Peel, then cut sweet potatoes into 1-inch pieces. Add sweet potatoes, 1 tsp (2 tsp) salt and enough water to cover (by approx. 1-2 inches) to a large pot. Cover and bring to a boil over high heat. Once boiling, reduce heat to medium. Simmer uncovered until sweet potatoes are fork-tender, 10-12 min.
Meanwhile, core, then cut pepper into ½-inch slices. Trim green beans. Combine breadcrumbs and Parmesan in a shallow dish.
Add peppers, green beans and 1 tbsp (2 tbsp) oil to a parchment-lined baking sheet. Season with salt and pepper, then toss to combine. Roast in the middle of the oven until veggies are tender-crisp, 14-17 min.

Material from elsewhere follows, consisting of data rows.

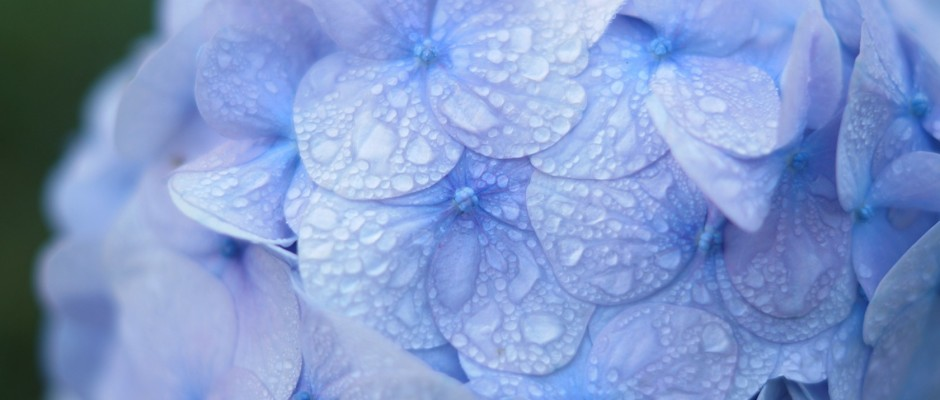 blue-hydrangea-with-raindrops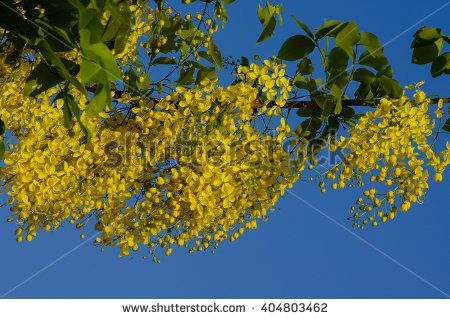 Yellow flowers with blue sky in the background - stock photo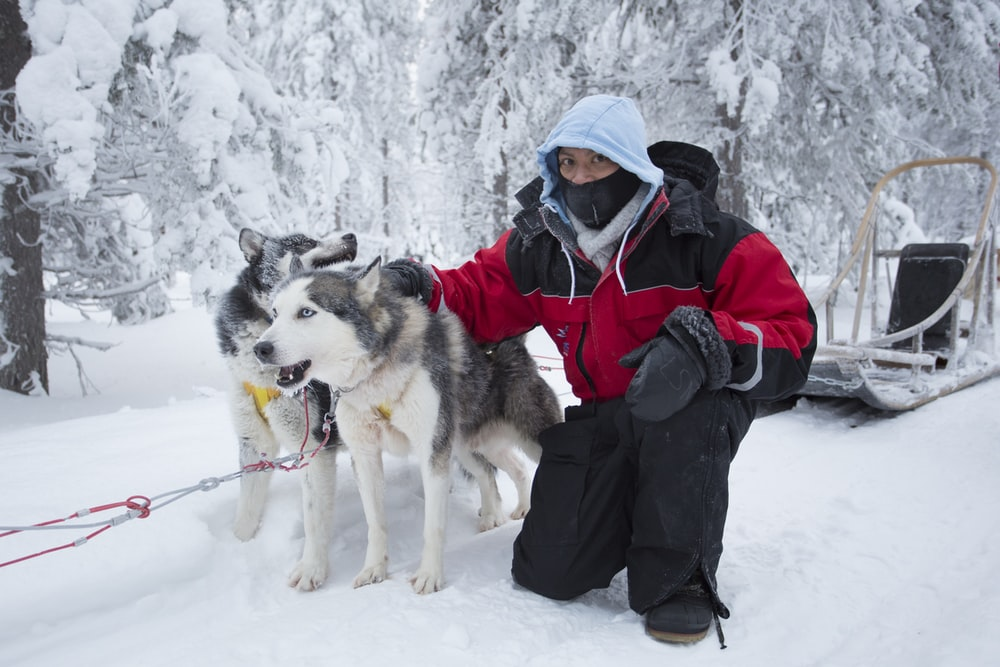 woman in black jacket and red backpack holding white and black siberian husky on snow covered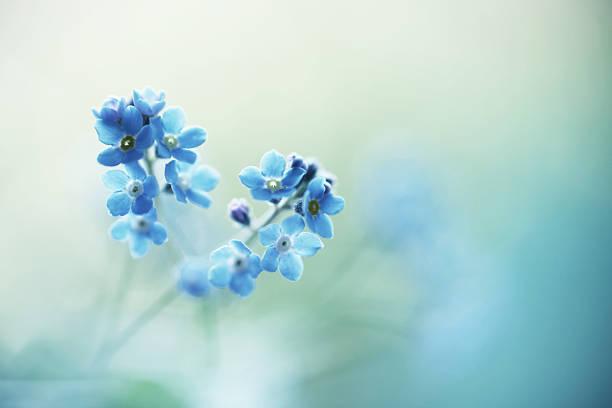blueness - miosótis - fotografias e filmes do acervo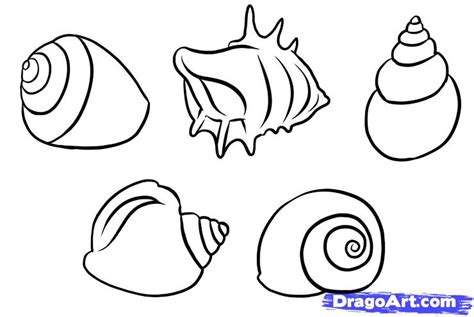 How to Draw Shells Easy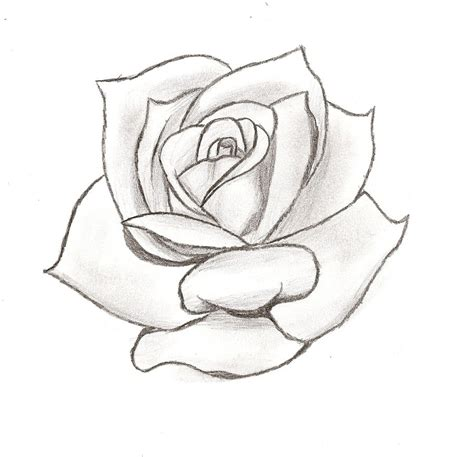 tattoo simple stencils simple rose tattoo stencil danielhuscroft com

Meanwhile, pat pork dry with paper towels. Carefully slice each pork chop in half through the centre, parallel to the cutting board. (NOTE: You will have 4 pieces of pork for 2 ppl and 8 pieces for 4 ppl.) Coat pork all over with mayo. Working with one piece of pork at a time, firmly press both sides into breadcrumb mixture to coat completely.
Heat a large non-stick pan over medium heat. When hot, add 1 tbsp oil, then pork. Pan-fry until golden-brown, 2-3 min per side. (NOTE: Don't overcrowd the pan. Cook in batches for 4 ppl, using 1 tbsp oil per batch). Transfer pork to another parchment-lined baking sheet. Roast in the top of the oven until cooked through, 5-6 min.**
When sweet potatoes are fork-tender, drain and return them to the same pot, off heat. Mash 2 tbsp (4 tbsp) butter and 2 tbsp (4 tbsp) milk into potatoes until smooth. Season with ⅛ tsp (¼ tsp) salt and pepper, to taste. Divide sweet potato mash, Parmesan pork chops and roasted veggies between plates.